Robert Burns

“There is no such uncertainty as a sure thing.”
― Robert Burns, Collected Poems of Robert Burns

Each year, January 25th sees Scots (and indeed people from all over the world) celebrate the birth of Robert Burns, either by reading his poetry or taking part in a Burns supper.

The national poet of Scotland, Burns is also seen as an icon, both politically and socially, and a pioneer of the regarded Romantic movement. He is revered across the globe, with literary greats such as John Steinbeck and Bob Dylan citing him as an influence on their works.

At Pro-Sapien we are very proud of our Scottish heritage, as was Burns. To learn more about Burns, and see our reworked EHS version of one of his poems, please read on...

Farm labourer to literary sensation

Burns was born in a town called Alloway on January 25, 1759. Educated by his father, he was a labourer on the family farm. Whilst working, he honed his skill and love for poetry. He married Jean Armour, with whom he had twins, but after an argument he moved to Jamaica with another woman, Mary Campbell.

However, the sudden death of Mary, as well as the success of his first published poems, meant he returned to Scotland.

Burns, now a literary sensation, moved to Edinburgh, where he made many influential and rich friends, a stark contrast from his poor life on the farm. Burns hit a purple patch in his work, including the well known standards Ae Fond Kiss (I got married in the same building as the subject of this poem!) and Auld Lang Syne, still sung every New Years Eve across the world.

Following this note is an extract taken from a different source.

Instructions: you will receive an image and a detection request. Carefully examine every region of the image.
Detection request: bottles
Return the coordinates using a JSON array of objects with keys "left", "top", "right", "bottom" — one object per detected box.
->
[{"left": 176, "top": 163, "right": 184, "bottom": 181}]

Having spent the majority of his Edinburgh wealth in a short period of time, Burns moved to Dumfries with his wife Jean (despite a string of affairs and illegitimate children). His new job as an excise officer, along with the toil of his earlier life and poor lifestyle choices meant Burns passed away at just 37 years of age.

Burns was chosen as The Greatest Scot of all time in a 2009 poll, beating William Wallace and Sir Alexander Fleming. His legacy lives on today with poetry readings and Burns suppers taking place every year on January 25th, the anniversary of his birth.

Haggis - traditional meal of Burns Night, January 25th
Haggis, Neeps (turnips), and Tatties (mashed potatoes) - traditional meal of Burns Night, celebrated in Scotland on January 25th

Safety ode to Burns

To pay homage to Burns, we have taken one of his more famous pieces, To A Haggis, and adapted it to convey the importance of safety management, both in Scottish (where possible!) and a more 'standard English' version.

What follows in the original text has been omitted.